Even our Christian communities can grow cold. Here Pope Francis recalls his insights in Evangelii Gaudium 82: “Selfishness and spiritual sloth, sterile pessimism, the temptation to self-absorption, constant warring among ourselves, and the worldly mentality that makes us concerned only for appearances.” These douse the living flame of love in us and weaken our missionary zeal, if I may paraphrase the Pope’s concerns.
Pope Francis is not satisfied with generalities. He gives specific examples of how love grows cold in our Christian communities. He uses the words “selfishness and spiritual sloth” to describe common realities in parishes. For example, he writes: “The problem is not always an excess of activity, but rather activity undertaken badly, without adequate motivation, without a spirituality which would permeate it and make it pleasurable.” This may describe a knee-jerk response to certain social and pastoral realities. Are we just reacting to them or do we pause—prayerfully discern—before we say or do things? Or have we become just part of the noise in the public space? Are we really helping emerge a spirituality of social transformation that is not only faith-impelled but inspired by God’s love?
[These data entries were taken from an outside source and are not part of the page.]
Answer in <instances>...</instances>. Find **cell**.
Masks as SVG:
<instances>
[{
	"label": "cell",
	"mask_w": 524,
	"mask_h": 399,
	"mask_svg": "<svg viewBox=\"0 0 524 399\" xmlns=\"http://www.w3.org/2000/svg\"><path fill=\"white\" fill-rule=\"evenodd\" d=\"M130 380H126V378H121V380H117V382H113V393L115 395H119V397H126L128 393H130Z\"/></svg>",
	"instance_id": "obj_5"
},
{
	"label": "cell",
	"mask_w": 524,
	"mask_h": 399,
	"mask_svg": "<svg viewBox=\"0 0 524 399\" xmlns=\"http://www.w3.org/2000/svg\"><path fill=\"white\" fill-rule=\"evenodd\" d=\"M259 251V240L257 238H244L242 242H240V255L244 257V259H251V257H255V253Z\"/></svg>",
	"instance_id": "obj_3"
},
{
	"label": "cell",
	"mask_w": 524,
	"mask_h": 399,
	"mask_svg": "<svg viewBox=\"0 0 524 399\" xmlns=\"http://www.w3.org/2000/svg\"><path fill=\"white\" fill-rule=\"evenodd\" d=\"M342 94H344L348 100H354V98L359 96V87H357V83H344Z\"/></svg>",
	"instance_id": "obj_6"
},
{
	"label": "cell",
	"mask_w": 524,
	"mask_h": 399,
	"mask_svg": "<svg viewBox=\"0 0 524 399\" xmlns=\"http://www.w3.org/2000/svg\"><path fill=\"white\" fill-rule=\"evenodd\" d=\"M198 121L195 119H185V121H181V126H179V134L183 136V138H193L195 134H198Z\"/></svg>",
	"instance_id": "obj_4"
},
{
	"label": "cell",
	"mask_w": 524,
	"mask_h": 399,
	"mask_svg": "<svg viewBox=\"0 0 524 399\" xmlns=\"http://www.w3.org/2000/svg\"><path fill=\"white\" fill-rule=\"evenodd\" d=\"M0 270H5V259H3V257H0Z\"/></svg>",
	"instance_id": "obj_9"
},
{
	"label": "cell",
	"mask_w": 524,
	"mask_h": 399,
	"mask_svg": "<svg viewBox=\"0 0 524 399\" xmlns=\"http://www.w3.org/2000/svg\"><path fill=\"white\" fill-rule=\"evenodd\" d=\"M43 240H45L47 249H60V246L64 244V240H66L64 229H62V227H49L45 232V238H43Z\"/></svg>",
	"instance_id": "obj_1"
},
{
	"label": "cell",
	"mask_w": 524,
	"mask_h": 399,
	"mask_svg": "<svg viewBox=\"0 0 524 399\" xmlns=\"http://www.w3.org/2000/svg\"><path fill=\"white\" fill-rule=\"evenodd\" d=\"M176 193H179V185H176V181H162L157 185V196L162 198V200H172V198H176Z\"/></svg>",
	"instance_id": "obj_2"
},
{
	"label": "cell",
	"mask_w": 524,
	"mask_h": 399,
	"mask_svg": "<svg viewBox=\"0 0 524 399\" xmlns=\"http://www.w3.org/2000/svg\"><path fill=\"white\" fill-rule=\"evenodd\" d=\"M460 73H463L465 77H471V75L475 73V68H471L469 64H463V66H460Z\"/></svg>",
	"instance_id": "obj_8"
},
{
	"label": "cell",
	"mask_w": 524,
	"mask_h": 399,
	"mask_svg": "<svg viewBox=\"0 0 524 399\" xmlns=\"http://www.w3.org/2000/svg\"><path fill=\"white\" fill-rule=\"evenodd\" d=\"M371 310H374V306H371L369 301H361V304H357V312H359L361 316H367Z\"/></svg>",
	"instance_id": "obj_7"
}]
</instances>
An antidote to this noise-driven activism may be found in the wise words of the late Gerald May, author of the landmark book Addiction and Grace, in another one of his works trying to blend psychology and spirituality:
“We are so busy, so occupied with many little things, that we are blind to the one great thing. Only in the pauses between things, in the brief contemplative spaces of just being, can we catch a glimpse of love itself. Even then, we often feel so unfree that we think we are unworthy of love…Time and time again we ignore the invitations and fill the spaces immediately, dulling our consciousness with drivenness. But love continues, hoping to catch us in a willing moment. Thousands of little spaces come each day. They exist between each choice we make and the next, after each thought is completed and before the next begins, between each breath and the next, in every hunger or wanting, whenever something wakes us up to presence…” (The Awakened Heart: Opening Yourself to the Love You Need).
Yes, we need these pauses to warm us with the living flame of God’s love. Without them, “work becomes more tiring than necessary, even leading at times to illness. Far from a content and happy tiredness, this is a tense, burdensome, dissatisfying and, in the end, unbearable fatigue…” (Evangelii Gaudium 82)
It is no surprise that one of the three key elements of New Evangelization is “new ardor”.